ENFANTS, OISEAUX ET FLEURS

V - ORA, AMA

Le long des berges court la perdrix au pied leste. 
  
Comme pour l’entraîner dans leur danse céleste, 
Les nuages ont pris la lune au milieu d’eux. 
Petit Georges, veux-tu ? nous allons tous les deux 
Nous en aller jouer là-bas sous le vieux saule. 
  
La nuit tombe ; on se baigne ; et, la faulx sur l’épaule, 
Le faucheur rentre au gîte, essuyant sa sueur. 
Le crépuscule jette une vague lueur 
Sur des formes qu’on voit rire dans la rivière. 
  
Monsieur le curé passe et ferme son bréviaire ; 
Il est trop tard pour lire, et ce reste de jour 
Conseille la prière à qui n’a plus l’amour. 
Aimer, prier, c’est l’aube et c’est le soir de l’âme. 
  
Et c’est la même chose au fond ; aimer la femme, 
C’est prier Dieu ; pour elle on s’agenouille aussi. 
Un jour tu seras homme et tu liras ceci. 
En attendant, tes yeux sont grands, et je te parle, 
  
Mon Georges, comme si je parlais à mon Charle. 
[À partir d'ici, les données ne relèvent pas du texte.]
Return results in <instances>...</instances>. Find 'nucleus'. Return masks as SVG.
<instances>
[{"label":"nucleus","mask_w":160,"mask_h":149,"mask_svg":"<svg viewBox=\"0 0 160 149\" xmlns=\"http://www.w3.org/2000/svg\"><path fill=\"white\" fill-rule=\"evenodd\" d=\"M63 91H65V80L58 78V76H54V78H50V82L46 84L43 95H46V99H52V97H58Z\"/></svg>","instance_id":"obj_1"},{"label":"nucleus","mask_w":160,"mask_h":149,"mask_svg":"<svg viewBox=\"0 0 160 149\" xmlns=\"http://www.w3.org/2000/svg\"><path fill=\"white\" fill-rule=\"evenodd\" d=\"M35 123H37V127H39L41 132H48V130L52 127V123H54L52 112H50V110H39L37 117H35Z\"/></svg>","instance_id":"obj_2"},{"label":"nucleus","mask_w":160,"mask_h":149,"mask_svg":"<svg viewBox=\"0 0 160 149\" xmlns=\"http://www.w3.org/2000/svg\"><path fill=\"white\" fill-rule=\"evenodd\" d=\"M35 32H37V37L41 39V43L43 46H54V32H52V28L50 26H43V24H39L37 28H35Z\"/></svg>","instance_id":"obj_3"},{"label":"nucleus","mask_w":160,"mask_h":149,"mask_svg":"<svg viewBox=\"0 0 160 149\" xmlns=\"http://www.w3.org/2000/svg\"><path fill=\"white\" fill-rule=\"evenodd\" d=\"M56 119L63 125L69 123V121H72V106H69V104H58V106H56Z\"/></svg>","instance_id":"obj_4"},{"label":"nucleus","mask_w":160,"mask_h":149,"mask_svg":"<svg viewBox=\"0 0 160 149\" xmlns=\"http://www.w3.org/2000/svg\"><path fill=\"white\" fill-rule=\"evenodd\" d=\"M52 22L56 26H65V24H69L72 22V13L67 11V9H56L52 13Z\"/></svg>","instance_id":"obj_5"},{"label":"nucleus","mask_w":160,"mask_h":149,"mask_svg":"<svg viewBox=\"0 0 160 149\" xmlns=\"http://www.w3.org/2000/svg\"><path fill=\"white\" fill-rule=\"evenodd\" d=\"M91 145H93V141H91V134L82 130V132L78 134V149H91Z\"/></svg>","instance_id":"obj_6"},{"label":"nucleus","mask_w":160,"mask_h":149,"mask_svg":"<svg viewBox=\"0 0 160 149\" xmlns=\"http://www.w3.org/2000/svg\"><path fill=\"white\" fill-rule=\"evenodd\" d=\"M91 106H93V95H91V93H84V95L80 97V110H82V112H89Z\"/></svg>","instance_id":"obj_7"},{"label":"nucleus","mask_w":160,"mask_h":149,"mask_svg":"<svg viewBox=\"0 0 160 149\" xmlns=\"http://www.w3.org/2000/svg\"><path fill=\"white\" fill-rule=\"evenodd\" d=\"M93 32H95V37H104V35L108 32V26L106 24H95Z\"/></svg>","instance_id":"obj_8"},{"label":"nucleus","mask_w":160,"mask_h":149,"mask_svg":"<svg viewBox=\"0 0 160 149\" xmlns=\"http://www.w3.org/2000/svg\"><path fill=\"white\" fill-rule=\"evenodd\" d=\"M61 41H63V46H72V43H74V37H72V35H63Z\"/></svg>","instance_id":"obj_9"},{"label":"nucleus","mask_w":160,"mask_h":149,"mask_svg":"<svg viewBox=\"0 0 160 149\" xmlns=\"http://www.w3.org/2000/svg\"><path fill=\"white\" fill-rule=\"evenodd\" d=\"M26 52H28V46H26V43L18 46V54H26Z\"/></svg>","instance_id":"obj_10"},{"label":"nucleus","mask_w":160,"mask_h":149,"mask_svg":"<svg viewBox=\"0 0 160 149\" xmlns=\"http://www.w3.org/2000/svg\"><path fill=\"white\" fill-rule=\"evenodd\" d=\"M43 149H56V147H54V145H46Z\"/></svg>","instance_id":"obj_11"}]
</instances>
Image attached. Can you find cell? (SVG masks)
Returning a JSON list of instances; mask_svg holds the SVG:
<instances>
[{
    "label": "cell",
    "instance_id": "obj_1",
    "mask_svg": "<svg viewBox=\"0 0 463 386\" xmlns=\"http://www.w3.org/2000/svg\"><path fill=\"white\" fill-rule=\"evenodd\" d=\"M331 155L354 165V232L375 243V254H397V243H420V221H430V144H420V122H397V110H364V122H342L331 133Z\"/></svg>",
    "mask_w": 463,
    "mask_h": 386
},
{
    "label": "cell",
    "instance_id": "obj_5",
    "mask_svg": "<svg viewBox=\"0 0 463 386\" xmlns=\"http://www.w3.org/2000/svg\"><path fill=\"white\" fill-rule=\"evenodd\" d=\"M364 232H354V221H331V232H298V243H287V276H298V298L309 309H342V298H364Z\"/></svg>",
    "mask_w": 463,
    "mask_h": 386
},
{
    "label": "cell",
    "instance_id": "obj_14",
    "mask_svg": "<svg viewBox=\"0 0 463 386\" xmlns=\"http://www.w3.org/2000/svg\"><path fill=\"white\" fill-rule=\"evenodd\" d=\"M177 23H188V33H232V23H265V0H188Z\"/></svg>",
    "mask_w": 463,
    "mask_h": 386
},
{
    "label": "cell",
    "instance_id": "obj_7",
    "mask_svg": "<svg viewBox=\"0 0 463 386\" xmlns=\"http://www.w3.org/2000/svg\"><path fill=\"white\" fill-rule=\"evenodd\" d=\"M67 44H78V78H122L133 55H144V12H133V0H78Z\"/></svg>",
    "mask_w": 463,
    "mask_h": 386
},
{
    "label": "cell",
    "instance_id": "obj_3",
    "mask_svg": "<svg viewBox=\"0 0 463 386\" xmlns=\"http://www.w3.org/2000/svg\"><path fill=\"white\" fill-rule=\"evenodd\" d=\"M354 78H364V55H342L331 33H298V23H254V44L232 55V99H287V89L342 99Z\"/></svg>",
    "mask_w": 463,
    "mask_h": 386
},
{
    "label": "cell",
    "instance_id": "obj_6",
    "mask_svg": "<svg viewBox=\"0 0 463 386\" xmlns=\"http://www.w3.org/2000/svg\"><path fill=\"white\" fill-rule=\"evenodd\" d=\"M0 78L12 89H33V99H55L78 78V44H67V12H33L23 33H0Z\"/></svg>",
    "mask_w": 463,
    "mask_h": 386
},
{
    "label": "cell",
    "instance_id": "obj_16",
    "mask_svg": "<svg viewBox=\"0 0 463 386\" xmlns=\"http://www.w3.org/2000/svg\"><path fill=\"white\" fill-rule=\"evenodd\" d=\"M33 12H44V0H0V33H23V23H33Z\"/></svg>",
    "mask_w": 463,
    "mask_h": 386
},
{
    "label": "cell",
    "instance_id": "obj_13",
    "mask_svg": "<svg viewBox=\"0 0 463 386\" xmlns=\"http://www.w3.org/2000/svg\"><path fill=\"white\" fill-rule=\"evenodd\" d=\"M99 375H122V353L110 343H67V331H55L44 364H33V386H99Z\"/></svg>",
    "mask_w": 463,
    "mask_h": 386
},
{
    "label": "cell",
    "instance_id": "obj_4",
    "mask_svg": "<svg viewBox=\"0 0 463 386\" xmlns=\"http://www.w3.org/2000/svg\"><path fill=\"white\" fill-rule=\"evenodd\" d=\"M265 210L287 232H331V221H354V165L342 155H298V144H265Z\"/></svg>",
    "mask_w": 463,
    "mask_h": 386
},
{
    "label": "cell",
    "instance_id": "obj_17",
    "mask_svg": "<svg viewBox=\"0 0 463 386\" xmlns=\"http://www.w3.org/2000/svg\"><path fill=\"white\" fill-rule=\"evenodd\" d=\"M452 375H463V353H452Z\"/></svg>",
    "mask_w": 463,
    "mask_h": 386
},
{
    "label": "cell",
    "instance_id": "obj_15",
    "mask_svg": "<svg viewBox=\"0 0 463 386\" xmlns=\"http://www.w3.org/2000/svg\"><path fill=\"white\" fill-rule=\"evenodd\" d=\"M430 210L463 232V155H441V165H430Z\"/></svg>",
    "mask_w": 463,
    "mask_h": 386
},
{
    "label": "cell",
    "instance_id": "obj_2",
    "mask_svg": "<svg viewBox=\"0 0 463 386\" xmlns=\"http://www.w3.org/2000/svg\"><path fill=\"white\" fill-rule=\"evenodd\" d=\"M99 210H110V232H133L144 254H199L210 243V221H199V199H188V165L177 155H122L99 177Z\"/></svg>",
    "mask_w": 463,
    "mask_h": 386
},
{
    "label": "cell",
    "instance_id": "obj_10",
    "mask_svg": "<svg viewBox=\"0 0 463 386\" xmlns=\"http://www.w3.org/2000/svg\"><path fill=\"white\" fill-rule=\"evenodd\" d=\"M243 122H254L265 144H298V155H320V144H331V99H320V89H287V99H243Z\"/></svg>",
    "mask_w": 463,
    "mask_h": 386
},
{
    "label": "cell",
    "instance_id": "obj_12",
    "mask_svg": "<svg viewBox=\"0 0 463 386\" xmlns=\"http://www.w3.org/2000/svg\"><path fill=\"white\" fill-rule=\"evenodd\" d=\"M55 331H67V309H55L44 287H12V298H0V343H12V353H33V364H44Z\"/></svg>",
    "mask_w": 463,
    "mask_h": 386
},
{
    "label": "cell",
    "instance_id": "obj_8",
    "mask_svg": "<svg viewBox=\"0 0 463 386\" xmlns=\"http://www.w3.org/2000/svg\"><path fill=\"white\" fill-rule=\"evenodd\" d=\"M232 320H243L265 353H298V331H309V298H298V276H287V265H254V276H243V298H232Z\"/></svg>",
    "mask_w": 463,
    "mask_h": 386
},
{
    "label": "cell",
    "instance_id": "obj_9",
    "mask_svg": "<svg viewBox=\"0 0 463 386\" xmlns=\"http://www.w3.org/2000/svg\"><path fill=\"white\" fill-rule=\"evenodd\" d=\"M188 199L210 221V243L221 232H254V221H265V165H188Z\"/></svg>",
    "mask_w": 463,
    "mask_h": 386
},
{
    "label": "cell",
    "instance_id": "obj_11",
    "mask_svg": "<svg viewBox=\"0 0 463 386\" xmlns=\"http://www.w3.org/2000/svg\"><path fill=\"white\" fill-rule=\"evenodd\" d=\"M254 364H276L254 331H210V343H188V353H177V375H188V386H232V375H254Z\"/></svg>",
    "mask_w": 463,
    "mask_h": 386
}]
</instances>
Quand l’aile rose meurt, l’aile bleue a son tour. 
La prière a la même audace que l’amour, 
Et l’amour a le même effroi que la prière. 
  
Il fait presque grand jour encor dans la clairière. 
L’angélus sonne au fond de l’horizon bruni. 
Ô ciel sublime ! sombre édifice infini ! 
Muraille inexprimable, obscure et rayonnante ! 
  
Oh ! comment pénétrer dans la maison tonnante ? 
Le jeune homme est pensif, le vieillard est troublé, 
Et devant l’inconnu, vaguement étoilé, 
Le soir tremblant ressemble à l’aube frissonnante. 
  
La prière est la porte et l’amour est la clé.